_Supplied passage:_
We shared the driving and I dropped him off at his house before 5:30 AM, I was home before 6. My sleep has been off schedule ever since, but I think it was worth it. There’s just something about sleeping in your own home. Dad and I love doing these “adventures” together and have good stories and memories to last a life time. It was really tough to leave Griffin, but he has two acres of fenced in yard to run and a doggie door so he can go in and out of the house. I know he’ll be much happier there. And you couldn’t ask for a better family to take care of him!

working out….

I’m really hoping to keep up the motivation to work out. But in the last week I’ve used the elliptical twice and played racquetball twice. Which is probably more than I’ve done in almost a year. Here’s hoping I can keep it up!

A bit of a difference from the last time I was working out somewhat consistently, is that I’m not really doing it with weight loss in mind. But more to increase my energy level. There’s so much I want to do with the kids this summer (especially since it’s the last summer before Hannah starts school, and the last summer before Anthony is out of high school), that I want to have the stamina to keep up with them. I hope for many trips to the park, zoo, hanging out at Mom’s pool, day trips when we can afford it,  and maybe the library when it’s too hot to be outside. Wish I had never stopped working out! Then it wouldn’t be so hard to get back into!

road trip for Griffin

A while ago Zale and I realized that having Griffin here wasn’t really working out. I think Zale realized it before I did. He really is a good dog, a beautiful dog, but he also has a  huge need for a fenced in yard where he can run and play. From all the reading we did on Mastiff’s I thought they were very lazy dogs. Which is one of the reasons why we wanted him. But as it turns out, Brazilian-Bull Mastiffs are still very much puppies when they’re puppies, and not lazy at all! AT ALL!

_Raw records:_
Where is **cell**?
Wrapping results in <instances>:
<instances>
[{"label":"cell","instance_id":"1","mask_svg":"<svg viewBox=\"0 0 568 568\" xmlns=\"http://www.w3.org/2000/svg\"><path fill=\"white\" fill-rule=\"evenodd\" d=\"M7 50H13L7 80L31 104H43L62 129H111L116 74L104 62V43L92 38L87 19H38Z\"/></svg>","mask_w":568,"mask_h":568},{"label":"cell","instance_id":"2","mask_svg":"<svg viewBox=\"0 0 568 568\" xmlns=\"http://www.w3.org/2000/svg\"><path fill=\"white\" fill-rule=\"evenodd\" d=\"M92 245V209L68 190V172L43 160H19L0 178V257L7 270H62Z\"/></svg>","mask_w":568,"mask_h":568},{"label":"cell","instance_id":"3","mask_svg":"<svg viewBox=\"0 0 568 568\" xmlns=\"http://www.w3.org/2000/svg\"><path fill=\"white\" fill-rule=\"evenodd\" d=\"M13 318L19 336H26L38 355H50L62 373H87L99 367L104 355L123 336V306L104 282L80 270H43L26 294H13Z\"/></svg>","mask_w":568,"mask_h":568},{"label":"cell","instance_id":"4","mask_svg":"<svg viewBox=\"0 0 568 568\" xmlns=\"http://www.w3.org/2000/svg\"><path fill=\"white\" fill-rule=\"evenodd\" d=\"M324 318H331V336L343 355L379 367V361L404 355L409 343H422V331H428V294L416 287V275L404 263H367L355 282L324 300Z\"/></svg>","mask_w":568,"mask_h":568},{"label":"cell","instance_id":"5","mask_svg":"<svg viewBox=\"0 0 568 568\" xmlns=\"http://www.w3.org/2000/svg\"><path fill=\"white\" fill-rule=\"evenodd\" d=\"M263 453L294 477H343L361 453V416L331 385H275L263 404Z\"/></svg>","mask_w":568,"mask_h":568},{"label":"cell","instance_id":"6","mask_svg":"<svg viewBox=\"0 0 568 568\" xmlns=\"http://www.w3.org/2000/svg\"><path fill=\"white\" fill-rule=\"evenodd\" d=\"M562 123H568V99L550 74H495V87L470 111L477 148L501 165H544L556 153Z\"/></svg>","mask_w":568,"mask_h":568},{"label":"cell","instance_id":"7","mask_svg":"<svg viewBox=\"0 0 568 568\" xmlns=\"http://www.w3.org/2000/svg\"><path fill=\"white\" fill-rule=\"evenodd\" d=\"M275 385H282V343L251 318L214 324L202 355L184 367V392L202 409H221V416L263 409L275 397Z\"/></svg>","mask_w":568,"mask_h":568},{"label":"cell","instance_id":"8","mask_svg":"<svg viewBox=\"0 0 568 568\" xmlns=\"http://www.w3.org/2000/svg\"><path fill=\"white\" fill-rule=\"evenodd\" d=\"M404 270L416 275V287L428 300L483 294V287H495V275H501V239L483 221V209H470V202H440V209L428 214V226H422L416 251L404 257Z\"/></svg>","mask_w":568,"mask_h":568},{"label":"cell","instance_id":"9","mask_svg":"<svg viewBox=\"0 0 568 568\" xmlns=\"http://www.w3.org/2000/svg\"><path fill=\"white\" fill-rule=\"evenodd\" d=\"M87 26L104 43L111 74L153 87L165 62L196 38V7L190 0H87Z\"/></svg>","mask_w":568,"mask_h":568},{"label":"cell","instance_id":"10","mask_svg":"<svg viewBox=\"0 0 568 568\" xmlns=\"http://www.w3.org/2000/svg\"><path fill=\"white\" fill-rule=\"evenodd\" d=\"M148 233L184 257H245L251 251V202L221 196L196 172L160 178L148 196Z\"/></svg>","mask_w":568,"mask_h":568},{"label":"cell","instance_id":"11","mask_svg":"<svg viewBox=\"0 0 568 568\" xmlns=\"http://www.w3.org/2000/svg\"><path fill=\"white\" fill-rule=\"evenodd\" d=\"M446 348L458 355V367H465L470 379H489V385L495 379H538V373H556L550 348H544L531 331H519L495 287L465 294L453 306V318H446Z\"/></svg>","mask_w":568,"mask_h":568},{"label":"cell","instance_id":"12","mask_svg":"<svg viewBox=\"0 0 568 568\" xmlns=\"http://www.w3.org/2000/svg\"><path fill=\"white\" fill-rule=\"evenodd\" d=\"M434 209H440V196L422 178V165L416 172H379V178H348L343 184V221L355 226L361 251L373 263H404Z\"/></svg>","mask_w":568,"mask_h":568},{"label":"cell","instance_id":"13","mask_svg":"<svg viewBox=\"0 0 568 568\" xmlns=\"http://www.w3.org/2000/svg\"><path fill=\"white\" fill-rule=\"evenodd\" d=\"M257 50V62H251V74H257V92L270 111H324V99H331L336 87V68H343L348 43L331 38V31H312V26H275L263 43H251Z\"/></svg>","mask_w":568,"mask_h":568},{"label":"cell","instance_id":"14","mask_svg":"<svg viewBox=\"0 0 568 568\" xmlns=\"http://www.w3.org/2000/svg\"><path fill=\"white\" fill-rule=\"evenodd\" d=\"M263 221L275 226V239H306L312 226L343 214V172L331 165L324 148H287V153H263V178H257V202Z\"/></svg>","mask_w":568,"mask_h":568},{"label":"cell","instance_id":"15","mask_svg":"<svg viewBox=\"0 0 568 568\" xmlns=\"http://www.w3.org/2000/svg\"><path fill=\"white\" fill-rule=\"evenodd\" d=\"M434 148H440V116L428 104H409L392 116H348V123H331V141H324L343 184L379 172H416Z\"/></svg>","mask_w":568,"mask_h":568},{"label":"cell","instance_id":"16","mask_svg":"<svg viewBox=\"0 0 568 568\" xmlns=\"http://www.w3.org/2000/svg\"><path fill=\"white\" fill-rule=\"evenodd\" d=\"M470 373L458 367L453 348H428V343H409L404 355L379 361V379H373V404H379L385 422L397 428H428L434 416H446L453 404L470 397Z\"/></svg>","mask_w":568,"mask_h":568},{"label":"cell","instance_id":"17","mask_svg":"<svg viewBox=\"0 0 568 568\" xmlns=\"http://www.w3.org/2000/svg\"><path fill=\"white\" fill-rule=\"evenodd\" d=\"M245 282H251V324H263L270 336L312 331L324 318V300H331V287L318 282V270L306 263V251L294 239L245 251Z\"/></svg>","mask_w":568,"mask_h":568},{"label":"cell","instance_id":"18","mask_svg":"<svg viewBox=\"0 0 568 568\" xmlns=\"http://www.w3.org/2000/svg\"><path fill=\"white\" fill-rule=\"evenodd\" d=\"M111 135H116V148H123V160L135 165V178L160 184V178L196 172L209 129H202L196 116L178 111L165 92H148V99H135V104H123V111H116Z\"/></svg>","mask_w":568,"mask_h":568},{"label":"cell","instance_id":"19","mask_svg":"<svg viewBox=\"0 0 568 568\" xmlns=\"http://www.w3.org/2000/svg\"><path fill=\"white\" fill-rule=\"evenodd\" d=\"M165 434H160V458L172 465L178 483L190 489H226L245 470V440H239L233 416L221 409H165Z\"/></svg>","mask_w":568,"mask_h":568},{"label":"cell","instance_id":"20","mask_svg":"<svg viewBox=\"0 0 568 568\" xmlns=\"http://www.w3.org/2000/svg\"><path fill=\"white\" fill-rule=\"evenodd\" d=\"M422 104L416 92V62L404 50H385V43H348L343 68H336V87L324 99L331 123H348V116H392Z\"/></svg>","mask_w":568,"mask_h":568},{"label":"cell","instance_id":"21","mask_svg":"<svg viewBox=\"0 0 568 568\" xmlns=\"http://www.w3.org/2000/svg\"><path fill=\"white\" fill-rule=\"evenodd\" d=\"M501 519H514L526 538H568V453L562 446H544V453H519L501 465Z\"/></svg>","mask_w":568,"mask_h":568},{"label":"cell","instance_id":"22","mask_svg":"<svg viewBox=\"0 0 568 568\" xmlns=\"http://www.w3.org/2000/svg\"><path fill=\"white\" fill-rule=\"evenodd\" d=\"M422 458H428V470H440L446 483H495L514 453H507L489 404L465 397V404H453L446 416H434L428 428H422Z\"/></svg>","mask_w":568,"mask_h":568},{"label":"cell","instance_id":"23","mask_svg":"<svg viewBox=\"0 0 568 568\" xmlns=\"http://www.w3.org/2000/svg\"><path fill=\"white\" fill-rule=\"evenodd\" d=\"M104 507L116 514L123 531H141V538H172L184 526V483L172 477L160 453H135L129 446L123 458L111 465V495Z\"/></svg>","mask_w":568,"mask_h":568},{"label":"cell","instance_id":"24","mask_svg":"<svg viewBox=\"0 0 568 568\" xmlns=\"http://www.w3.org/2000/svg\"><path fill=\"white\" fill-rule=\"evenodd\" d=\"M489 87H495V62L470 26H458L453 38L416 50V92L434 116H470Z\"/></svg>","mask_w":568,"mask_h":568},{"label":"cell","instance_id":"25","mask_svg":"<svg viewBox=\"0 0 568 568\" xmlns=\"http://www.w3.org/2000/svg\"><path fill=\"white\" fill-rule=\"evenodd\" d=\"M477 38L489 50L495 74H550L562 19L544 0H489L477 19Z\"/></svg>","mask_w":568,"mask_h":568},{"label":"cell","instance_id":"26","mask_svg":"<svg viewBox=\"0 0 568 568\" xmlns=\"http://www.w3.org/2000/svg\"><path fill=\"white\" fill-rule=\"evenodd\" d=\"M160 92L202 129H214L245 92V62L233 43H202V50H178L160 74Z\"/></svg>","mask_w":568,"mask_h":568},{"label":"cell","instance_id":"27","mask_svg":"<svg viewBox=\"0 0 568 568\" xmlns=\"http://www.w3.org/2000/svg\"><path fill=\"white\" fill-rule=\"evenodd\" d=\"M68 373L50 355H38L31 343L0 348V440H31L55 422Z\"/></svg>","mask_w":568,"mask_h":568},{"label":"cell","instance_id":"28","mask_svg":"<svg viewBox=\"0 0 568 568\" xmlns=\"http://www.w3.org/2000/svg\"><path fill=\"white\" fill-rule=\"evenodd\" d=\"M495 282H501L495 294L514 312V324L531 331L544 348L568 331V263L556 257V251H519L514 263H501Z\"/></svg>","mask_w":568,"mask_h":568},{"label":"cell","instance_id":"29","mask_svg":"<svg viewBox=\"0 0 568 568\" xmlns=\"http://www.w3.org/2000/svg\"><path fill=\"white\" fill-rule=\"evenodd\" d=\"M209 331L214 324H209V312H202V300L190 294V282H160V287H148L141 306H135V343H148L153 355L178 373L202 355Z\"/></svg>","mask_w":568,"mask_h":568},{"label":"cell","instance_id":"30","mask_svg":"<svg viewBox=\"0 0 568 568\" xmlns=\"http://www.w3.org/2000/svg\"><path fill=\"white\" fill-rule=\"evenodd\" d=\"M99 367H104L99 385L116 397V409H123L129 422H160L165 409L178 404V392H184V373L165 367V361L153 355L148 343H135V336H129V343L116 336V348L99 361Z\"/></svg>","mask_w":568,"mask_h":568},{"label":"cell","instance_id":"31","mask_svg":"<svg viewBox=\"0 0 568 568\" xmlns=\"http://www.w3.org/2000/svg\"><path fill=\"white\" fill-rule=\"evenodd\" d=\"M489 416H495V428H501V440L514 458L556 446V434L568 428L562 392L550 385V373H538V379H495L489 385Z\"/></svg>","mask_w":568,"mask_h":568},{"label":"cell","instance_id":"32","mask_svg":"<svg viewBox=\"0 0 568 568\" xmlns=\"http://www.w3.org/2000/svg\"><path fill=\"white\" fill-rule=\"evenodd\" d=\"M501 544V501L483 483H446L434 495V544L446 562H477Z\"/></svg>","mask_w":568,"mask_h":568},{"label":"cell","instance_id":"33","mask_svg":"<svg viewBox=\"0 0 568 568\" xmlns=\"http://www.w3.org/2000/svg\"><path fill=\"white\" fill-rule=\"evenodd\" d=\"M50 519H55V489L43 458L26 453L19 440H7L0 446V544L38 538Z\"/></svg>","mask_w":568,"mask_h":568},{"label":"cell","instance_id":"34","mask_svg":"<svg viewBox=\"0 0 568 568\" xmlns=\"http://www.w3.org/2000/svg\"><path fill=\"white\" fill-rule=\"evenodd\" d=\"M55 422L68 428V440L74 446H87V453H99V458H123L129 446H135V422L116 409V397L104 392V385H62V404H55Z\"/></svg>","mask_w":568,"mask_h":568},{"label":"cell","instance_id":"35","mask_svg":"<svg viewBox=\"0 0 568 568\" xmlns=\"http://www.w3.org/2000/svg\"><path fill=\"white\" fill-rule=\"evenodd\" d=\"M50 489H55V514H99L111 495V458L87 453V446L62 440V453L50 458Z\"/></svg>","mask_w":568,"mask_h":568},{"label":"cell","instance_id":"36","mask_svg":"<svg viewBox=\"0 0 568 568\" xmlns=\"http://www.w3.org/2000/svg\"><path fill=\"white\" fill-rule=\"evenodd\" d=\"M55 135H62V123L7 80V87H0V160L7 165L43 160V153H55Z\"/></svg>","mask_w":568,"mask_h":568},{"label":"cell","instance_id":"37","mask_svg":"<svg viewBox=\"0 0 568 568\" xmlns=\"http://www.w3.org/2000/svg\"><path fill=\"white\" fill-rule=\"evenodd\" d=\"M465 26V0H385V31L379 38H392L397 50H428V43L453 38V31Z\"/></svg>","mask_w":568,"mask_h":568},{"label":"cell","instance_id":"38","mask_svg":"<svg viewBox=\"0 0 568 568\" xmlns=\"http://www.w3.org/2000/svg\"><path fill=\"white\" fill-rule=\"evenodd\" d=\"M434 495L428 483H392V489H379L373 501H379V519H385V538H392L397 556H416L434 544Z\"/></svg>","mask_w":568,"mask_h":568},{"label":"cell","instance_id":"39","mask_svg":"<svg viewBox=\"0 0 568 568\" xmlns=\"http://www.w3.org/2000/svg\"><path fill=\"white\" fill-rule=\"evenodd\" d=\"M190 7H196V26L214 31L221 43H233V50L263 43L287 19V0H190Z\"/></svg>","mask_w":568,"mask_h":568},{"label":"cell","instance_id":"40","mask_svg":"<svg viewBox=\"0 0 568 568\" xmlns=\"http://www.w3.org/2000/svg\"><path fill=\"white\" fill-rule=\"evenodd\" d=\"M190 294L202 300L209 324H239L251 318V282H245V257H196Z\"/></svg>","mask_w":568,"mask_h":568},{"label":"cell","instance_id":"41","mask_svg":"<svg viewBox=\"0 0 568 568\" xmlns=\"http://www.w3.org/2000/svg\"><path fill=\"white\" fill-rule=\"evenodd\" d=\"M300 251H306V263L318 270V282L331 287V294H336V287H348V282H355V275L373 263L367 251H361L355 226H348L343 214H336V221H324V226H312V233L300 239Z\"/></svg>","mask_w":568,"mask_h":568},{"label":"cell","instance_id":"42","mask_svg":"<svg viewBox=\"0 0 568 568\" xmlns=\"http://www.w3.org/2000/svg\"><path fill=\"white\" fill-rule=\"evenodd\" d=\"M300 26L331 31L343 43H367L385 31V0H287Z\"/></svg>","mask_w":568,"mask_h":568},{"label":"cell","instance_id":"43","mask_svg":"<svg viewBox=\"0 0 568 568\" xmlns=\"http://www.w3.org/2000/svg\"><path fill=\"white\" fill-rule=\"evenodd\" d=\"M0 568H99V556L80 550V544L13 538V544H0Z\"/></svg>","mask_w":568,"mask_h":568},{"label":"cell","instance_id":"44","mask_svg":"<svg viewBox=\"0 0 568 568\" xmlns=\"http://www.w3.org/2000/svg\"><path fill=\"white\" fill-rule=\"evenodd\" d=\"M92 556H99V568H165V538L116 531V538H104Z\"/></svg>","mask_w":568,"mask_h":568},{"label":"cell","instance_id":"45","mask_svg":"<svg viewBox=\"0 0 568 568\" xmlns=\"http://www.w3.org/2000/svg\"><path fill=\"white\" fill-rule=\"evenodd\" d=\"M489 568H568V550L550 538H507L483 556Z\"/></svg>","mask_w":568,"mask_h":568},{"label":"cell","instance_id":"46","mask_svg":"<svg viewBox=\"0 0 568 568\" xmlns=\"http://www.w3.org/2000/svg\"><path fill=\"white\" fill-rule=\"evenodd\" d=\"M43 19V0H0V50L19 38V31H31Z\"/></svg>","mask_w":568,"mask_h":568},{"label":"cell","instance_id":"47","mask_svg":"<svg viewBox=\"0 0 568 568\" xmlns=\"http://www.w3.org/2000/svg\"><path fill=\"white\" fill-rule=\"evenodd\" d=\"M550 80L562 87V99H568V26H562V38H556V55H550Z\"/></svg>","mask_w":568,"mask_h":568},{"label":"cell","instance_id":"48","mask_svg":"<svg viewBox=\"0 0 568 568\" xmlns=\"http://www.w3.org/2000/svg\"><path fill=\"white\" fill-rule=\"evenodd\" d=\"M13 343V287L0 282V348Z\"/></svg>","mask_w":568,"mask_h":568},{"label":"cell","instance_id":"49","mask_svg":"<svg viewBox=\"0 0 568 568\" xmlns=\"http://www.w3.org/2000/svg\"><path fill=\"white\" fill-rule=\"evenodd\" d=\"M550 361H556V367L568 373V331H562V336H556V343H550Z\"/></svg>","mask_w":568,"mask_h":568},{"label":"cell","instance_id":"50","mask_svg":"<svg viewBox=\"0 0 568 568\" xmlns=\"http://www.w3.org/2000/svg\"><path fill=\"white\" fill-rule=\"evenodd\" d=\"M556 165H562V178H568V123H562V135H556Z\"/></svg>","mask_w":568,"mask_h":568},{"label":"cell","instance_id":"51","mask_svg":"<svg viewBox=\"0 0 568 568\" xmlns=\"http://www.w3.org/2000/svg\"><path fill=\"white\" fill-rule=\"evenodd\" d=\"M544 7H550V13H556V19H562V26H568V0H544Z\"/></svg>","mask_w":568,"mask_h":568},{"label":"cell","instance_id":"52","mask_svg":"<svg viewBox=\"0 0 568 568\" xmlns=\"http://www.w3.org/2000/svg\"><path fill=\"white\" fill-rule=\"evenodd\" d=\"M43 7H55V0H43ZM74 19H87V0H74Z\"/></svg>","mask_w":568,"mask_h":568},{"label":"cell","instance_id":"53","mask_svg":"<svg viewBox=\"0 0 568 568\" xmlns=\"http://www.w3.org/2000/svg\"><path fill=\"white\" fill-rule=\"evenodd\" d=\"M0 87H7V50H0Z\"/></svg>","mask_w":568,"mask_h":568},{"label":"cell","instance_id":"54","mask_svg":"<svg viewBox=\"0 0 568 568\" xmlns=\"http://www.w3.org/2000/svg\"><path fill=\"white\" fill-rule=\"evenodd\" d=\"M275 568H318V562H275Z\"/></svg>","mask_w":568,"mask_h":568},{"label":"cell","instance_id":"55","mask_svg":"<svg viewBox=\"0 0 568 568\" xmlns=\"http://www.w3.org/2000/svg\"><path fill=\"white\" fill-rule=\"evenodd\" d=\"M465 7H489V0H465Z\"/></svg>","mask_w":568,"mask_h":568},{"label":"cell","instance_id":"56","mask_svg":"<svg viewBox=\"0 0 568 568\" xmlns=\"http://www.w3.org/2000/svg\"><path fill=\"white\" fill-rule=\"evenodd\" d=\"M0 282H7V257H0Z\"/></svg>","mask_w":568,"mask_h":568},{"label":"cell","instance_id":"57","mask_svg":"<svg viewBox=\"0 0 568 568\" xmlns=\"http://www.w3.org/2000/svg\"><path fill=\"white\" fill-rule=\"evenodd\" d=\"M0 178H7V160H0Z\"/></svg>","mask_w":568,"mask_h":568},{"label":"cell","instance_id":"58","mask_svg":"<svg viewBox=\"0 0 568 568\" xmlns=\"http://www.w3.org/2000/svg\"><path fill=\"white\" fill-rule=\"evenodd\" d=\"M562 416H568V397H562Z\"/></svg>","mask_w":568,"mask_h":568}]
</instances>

_Complete the following:_
**A)** Answer these questions using the blog post above the items.
(i) How much fenced-in yard does Griffin now have to run in?
(ii) How many times in the last week did the writer use the elliptical?
(iii) Who does the writer think realized first that having Griffin there wasn't working out?
**B)** Write out the part of the blog post above the items that begins at the words "working out…." and stops after the words "keep it up!".

_Answers:_
**A)**
(i) Two acres
(ii) Twice
(iii) Zale

**B)**
working out….

I’m really hoping to keep up the motivation to work out. But in the last week I’ve used the elliptical twice and played racquetball twice. Which is probably more than I’ve done in almost a year. Here’s hoping I can keep it up!